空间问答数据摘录
▼

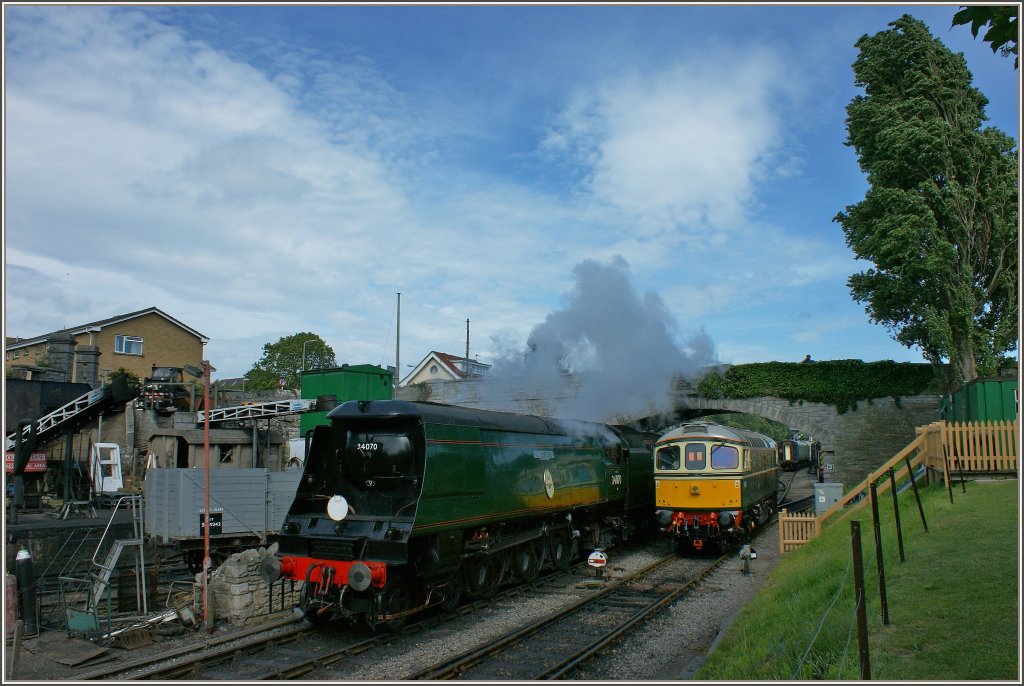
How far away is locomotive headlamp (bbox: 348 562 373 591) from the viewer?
29.0 ft

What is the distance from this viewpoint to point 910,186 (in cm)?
2142

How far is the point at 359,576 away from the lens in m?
8.91

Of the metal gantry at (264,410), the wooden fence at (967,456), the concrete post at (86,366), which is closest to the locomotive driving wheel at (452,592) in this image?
the wooden fence at (967,456)

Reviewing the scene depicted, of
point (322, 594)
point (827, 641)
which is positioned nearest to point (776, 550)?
point (827, 641)

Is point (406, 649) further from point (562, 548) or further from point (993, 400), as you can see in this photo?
point (993, 400)

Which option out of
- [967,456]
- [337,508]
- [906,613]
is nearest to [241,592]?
[337,508]

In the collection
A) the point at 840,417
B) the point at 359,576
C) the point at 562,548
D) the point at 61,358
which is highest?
the point at 61,358

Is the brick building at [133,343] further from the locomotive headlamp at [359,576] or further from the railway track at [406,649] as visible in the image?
the locomotive headlamp at [359,576]

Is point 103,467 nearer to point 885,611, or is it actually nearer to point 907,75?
point 885,611

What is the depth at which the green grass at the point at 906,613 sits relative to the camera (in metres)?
6.23

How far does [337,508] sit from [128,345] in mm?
31348

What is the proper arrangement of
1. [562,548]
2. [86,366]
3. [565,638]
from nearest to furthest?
[565,638] → [562,548] → [86,366]

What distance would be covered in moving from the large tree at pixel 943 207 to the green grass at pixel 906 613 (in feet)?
32.7

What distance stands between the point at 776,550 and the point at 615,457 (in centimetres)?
454
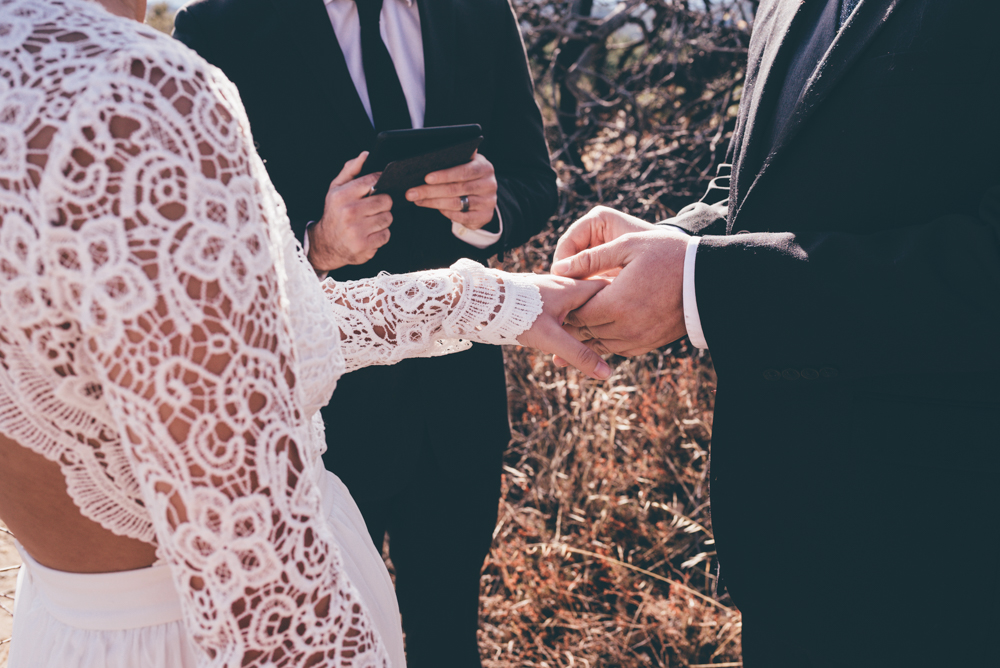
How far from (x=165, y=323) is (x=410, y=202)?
4.28 feet

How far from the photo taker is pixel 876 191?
3.89 feet

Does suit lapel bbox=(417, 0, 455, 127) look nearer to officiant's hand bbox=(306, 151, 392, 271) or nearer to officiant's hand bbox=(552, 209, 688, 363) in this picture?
officiant's hand bbox=(306, 151, 392, 271)

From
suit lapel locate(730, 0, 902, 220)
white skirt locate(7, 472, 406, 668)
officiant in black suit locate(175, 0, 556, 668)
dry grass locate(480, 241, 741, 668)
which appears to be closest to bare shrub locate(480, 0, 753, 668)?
dry grass locate(480, 241, 741, 668)

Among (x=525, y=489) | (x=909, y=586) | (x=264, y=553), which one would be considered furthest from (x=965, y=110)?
(x=525, y=489)

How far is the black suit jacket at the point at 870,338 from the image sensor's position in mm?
1081

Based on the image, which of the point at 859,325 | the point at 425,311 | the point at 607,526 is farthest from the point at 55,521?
the point at 607,526

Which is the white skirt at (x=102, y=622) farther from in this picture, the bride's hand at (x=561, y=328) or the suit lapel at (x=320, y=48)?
the suit lapel at (x=320, y=48)

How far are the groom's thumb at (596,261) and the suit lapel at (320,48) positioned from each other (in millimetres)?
795

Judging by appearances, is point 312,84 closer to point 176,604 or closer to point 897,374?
point 176,604

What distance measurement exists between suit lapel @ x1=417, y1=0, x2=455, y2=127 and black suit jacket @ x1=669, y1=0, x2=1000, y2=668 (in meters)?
0.93

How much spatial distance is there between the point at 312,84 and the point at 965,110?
1.58 meters

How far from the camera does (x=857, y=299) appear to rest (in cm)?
112

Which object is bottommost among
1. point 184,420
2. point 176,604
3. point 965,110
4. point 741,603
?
point 741,603

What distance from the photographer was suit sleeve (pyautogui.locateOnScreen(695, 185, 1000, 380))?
1.06m
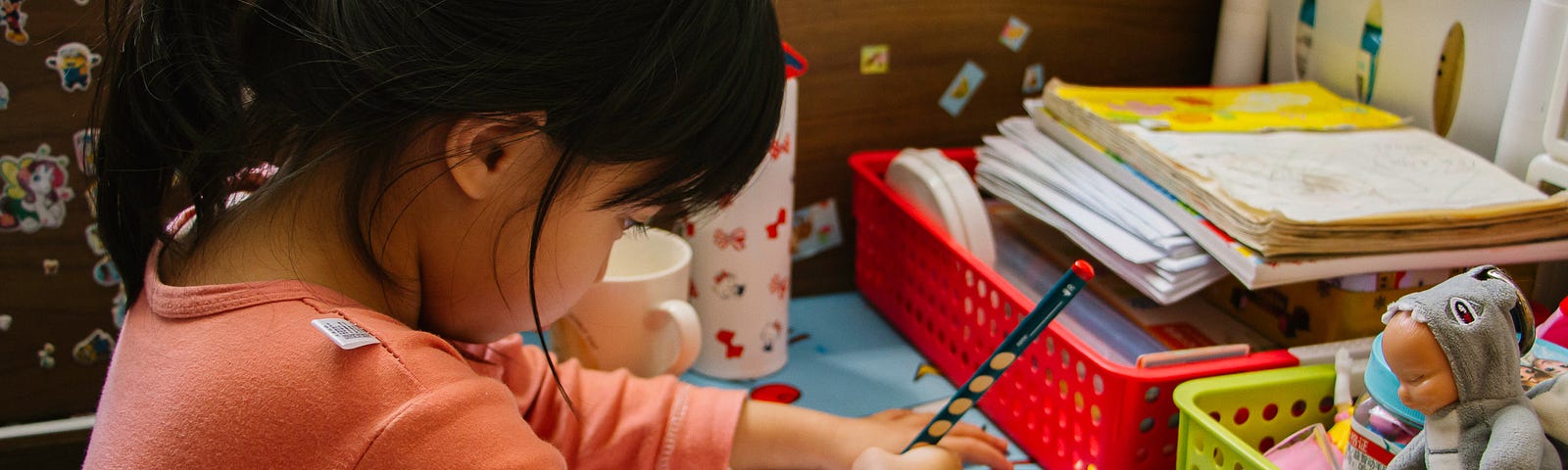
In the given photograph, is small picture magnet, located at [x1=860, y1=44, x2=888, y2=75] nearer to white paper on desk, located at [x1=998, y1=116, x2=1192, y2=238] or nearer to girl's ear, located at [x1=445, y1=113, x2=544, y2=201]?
white paper on desk, located at [x1=998, y1=116, x2=1192, y2=238]

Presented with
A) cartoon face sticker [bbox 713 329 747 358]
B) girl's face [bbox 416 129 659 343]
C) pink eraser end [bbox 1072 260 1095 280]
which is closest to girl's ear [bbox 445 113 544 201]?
girl's face [bbox 416 129 659 343]

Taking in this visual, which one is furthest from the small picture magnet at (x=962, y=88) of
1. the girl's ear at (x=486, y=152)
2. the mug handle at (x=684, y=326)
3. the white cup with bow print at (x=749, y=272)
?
the girl's ear at (x=486, y=152)

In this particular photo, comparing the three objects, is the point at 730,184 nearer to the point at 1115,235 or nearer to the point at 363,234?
the point at 363,234

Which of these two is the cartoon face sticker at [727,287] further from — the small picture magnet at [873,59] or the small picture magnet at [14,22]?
the small picture magnet at [14,22]

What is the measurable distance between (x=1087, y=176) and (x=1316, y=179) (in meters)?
0.14

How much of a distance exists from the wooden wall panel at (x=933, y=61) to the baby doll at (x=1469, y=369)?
1.68 feet

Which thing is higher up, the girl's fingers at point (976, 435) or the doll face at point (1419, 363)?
the doll face at point (1419, 363)

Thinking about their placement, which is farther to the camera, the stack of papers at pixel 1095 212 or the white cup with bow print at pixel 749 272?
the white cup with bow print at pixel 749 272

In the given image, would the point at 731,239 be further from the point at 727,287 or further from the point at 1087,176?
the point at 1087,176

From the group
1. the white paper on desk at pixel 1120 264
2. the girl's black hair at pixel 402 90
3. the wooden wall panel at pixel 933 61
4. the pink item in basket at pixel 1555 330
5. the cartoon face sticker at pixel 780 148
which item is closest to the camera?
the girl's black hair at pixel 402 90

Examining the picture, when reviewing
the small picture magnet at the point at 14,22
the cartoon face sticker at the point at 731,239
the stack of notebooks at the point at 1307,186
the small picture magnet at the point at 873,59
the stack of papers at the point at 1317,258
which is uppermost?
the small picture magnet at the point at 14,22

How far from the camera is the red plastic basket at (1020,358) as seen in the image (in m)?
0.67

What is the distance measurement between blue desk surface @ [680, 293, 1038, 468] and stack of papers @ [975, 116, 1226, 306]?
14 centimetres

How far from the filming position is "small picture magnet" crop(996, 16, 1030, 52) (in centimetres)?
98
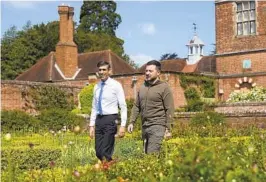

▲

* **练习目标**: 找出上方记录中含有字符串“black”的每一行并逐行照抄，匹配时区分大小写。

* **本题答案**:
officiant in black suit locate(175, 0, 556, 668)
How far is the black suit jacket at the point at 870,338 from the image sensor's position in mm?
What distance measurement exists between suit lapel @ x1=417, y1=0, x2=455, y2=127 and black suit jacket @ x1=669, y1=0, x2=1000, y2=668 (in meters)?
2. the girl's black hair at pixel 402 90
the girl's black hair at pixel 402 90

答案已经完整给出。